<strong>Gouvernance, Lien social, Performance</strong>
Comprendre les racines
du lien social et de la performance
?

Audition privée de Son Excellence York Chor Tan, ambassadeur de Singapour - le 10 juillet 2012«  Il n’y a pas de recette du succès, mais la performance durable est due à une combinaison de facteurs », introduit Monsieur York Chor Tan, ambassadeur de Singapour, auditionné par l’Odis à la Fondation Charles De Gaulle le 10 juillet 2012

Le rapport « Gouvernance, lien social et performance : une vision du monde » offre un classement des 168 pays du monde selon 24 indicateurs regroupés en deux catégories : lien social et performance. Cinquième en Lien social et quatrième en performance, Singapour est « parti de rien » : aucune ressource naturelle, une superficie de 500km2 qui ne permet pas le développement d’une économie industrielle ni le développement démographique. Comment expliquer aujourd’hui ce positionnement ? Nous avons tenté de l’expliquer à travers l’analyse des deux agrégats Lien social et Performance.

 

Lien social :

  • Homicides (2e)

- Un respect de la loi et des règles : La loi est extrêmement contraignante, y compris dans la vie quotidienne. Les textes portent un sens fort, et sont très précis (par opposition à certains textes français flous).
- Un environnement favorable : « si tout est propre et si l’on se sent en sécurité, on laisse tout intact et on ne met pas l’autre en danger»
- Chaque individu a un rôle dans la Société : sens aigu de la famille, « pas de marginalisation »

  • Proportion des sièges occupés par des femmes dans les parlements nationaux (46e) et Taux de participation à la population active des femmes (81e)

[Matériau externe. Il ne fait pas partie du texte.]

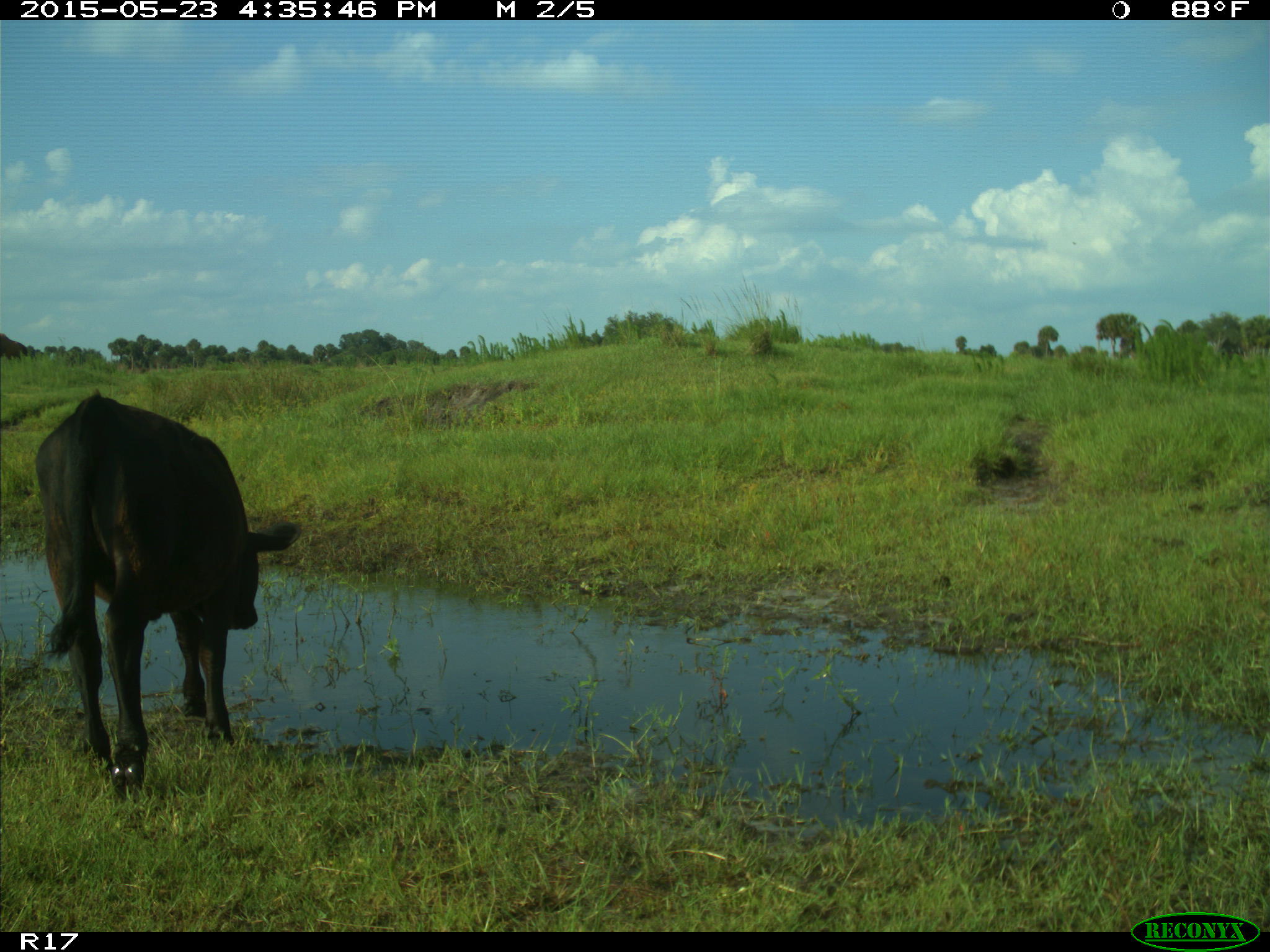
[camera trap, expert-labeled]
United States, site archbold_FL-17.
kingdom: Animalia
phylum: Chordata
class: Mammalia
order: Artiodactyla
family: Bovidae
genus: Bos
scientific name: Bos taurus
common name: domestic cow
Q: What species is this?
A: Bos taurus (domestic cow).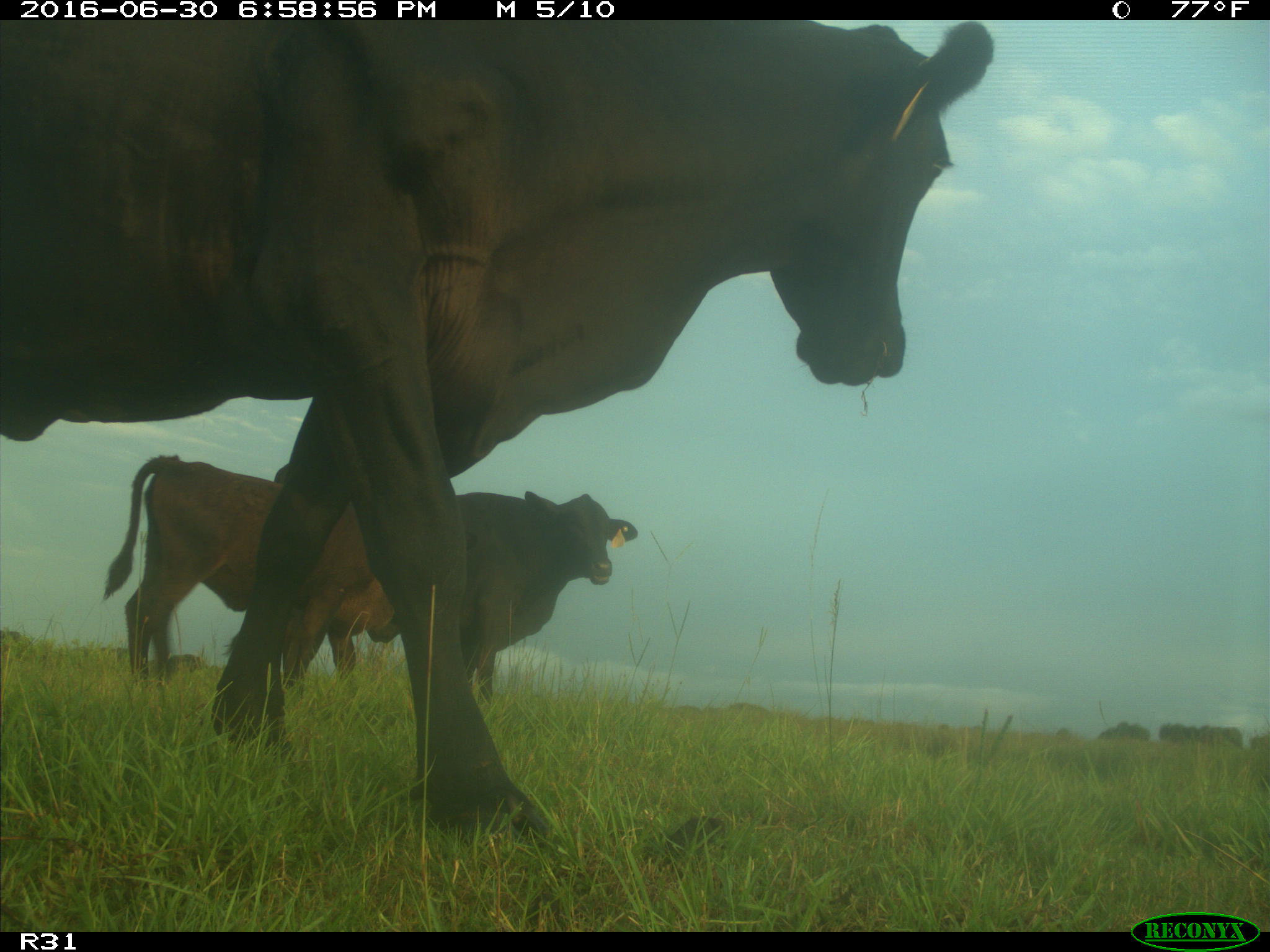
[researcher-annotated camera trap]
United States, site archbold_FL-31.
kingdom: Animalia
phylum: Chordata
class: Mammalia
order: Artiodactyla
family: Bovidae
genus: Bos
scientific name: Bos taurus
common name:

- Un choix des femmes de quitter la vie active pour se consacrer à la maternité
- Peu de crèches et de dispositifs d’accueil des bébés
- Difficulté de se réinsérer dans la vie active
après la maternité
- Evolution culturelle depuis quelques années : moins d’entraide entre les générations (les grands-parents sont moins présents pour s’occuper des enfants

Cependant dû à un affaiblissement du taux de natalité, Singapour a pour projet de lancer des politiques natalistes, qui favoriseront sûrement le développement des crèches et la réinsertion de la mère dans le monde du travail

  •  Coefficient de Gini (73e)

- L’arrivée de milliardaires qui viennent s’installer à Singapour (15% des familles sont millionnaires)
- Cette attractivité est due à une fiscalité attractive (TVA à 7%, la plupart des Singapourien ne relèvent pas de l’IR), à un environnement propice au commerce et une bonne qualité de vie

 

Performance :

  • Croissance du PIB (31e)

- L’arrivée à un niveau de développement poussé
- Série de crise depuis les années 2000 : 11 septembre 2001, Hong Kong 2002, Asie 2003 (Syndrome respiratoire aigu sévère), crise mondiale 2008
- Dépendance de Singapour vis-à-vis de l’extérieur (importateur de matières premières notamment)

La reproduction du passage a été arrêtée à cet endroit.